Now for the first bit we are using that is different, training with ResNet50. If it weren’t apparent from the name, it uses 50 layers instead of 34. This theoretically gives it a chance to learn more nuance, but it also introduces the risk of overfitting. We go!

In [3]:
learn = cnn_learner(data, models.resnet50, metrics=error_rate)
learn.fit_one_cycle(4)
Total time: 01:20

epoch train_loss valid_loss error_rate time
0 1.540670 0.397189 0.143713 00:38
1 0.851569 0.252047 0.071856 00:13
2 0.590861 0.260350 0.077844 00:14
3 0.448579 0.258741 0.083832 00:13

Differences? Here’s what jumps out at me:

  • This network took about twice as long to train, which is understandable given that it has many more layers.
  • The training time here is not uniformly distributed.
    • Running the other notebook again revealed that the timing for the equivalent using ResNet-34 also wasn’t uniformly distributed; it was just a fluke. I’m still curious as to why it might change, though.
  • We see a substantial improvement in training loss (~0.65 vs. ~0.41), and slight improvement in validation loss (~0.37 vs. 0.32) and error rate (~0.12 vs. ~0.1).

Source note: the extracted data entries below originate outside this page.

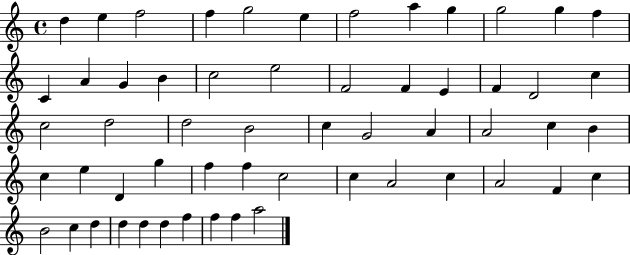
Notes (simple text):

D5/q E5/q F5/h F5/q G5/h E5/q F5/h A5/q G5/q G5/h G5/q F5/q C4/q A4/q G4/q B4/q C5/h E5/h F4/h F4/q E4/q F4/q D4/h C5/q C5/h D5/h D5/h B4/h C5/q G4/h A4/q A4/h C5/q B4/q C5/q E5/q D4/q G5/q F5/q F5/q C5/h C5/q A4/h C5/q A4/h F4/q C5/q B4/h C5/q D5/q D5/q D5/q D5/q F5/q F5/q F5/q A5/h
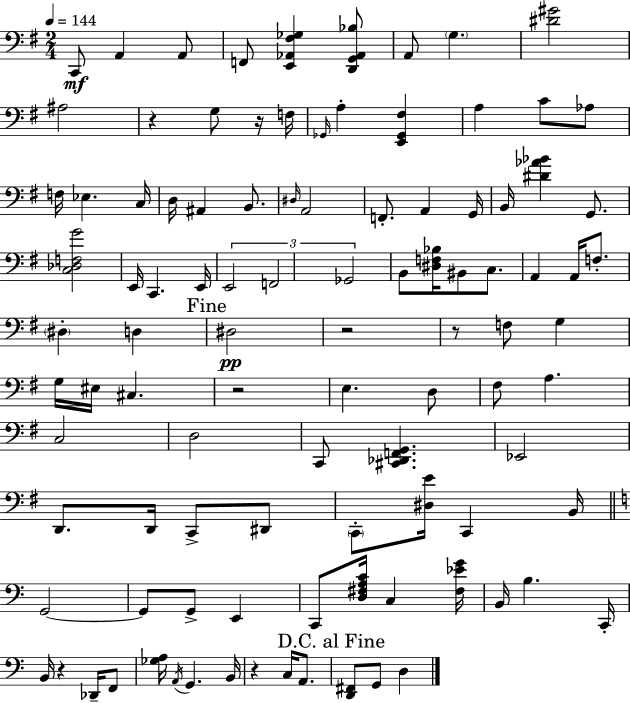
{
  \clef bass
  \numericTimeSignature
  \time 2/4
  \key g \major
  \tempo 4 = 144
  \repeat volta 2 { c,8\mf a,4 a,8 | f,8 <e, aes, fis ges>4 <d, g, aes, bes>8 | a,8 \parenthesize g4. | <dis' gis'>2 | \break ais2 | r4 g8 r16 f16 | \grace { ges,16 } a4-. <e, ges, fis>4 | a4 c'8 aes8 | \break f16 ees4. | c16 d16 ais,4 b,8. | \grace { dis16 } a,2 | f,8.-. a,4 | \break g,16 b,16 <dis' aes' bes'>4 g,8. | <c des f g'>2 | e,16 c,4. | e,16 \tuplet 3/2 { e,2 | \break f,2 | ges,2 } | b,8 <dis f bes>16 bis,8 c8. | a,4 a,16 f8.-. | \break \parenthesize dis4-. d4 | \mark "Fine" dis2\pp | r2 | r8 f8 g4 | \break g16 eis16 cis4. | r2 | e4. | d8 fis8 a4. | \break c2 | d2 | c,8 <cis, des, f, g,>4. | ees,2 | \break d,8. d,16 c,8-> | dis,8 \parenthesize c,8-. <dis e'>16 c,4 | b,16 \bar "||" \break \key c \major g,2~~ | g,8 g,8-> e,4 | c,8 <d fis a c'>16 c4 <fis ees' g'>16 | b,16 b4. c,16-. | \break b,16 r4 des,16-- f,8 | <ges a>16 \acciaccatura { a,16 } g,4. | b,16 r4 c16 a,8. | \mark "D.C. al Fine" <d, fis,>8 g,8 d4 | \break } \bar "|."
}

Okay, not bad. On closer inspection, the ResNet-50 example uses a resolution of 299 instead of 224 for its input images. Additionally, it halved the batch size and used the default number of workers (I am operating under the hypothesis that this is for memory reasons). How do those compare?

In [4]:
data = ImageDataBunch.from_folder(path, train=".", valid_pct=0.2,
                                 ds_tfms=get_transforms(), size=299, bs=bs//2).normalize(imagenet_stats)
learn = cnn_learner(data, models.resnet50, metrics=error_rate)
learn.fit_one_cycle(4)
Total time: 01:51

epoch train_loss valid_loss error_rate time
0 1.252562 0.303597 0.089820 00:42
1 0.704307 0.329760 0.101796 00:23
2 0.469999 0.270663 0.125749 00:23
3 0.361943 0.265046 0.119760 00:23

With the higher resolution images, we still see improvement with the training loss, but also some fluctuations in the validation loss and error rate. Granted, my source ran this four eight cycles and saw a similar fluctuation in the initial four. Easily remedied.

In [5]:
learn.fit_one_cycle(4)
Total time: 01:35

epoch train_loss valid_loss error_rate time
0 0.120617 0.297528 0.107784 00:23
1 0.134901 0.270895 0.077844 00:23
2 0.124303 0.296516 0.101796 00:23
3 0.117052 0.297157 0.113772 00:23

I’m seeing training loss of ~0.12, validation loss of ~0.30, and an error rate of ~0.11. What does all of this mean?

Relationship of Training Loss, Validation Loss, and Error Rate

All of this is very abstract, so I decided to do some searching. Andrej Karpathy has a GitHub page that, among other things, includes tips for the interpretation of these values. Using this as a reference, because our training loss is much smaller than our validation loss, this model is probably overfitting.

In fact, inferring from this advice, we actually want our training loss to be higher than our validation loss. From the looks of it, this learner has been overfitting since epoch 3.

Why?

Simply, loss is an expression of an incorrect prediction; a loss of 0.0 would mean that all of our predictions were correct. Going from Karpathy’s post above, why do we want our training loss to be larger than our validation loss? In that situation, it would mean that our training was stringent enough and our model confident enough that it will perform better than expected when being validated.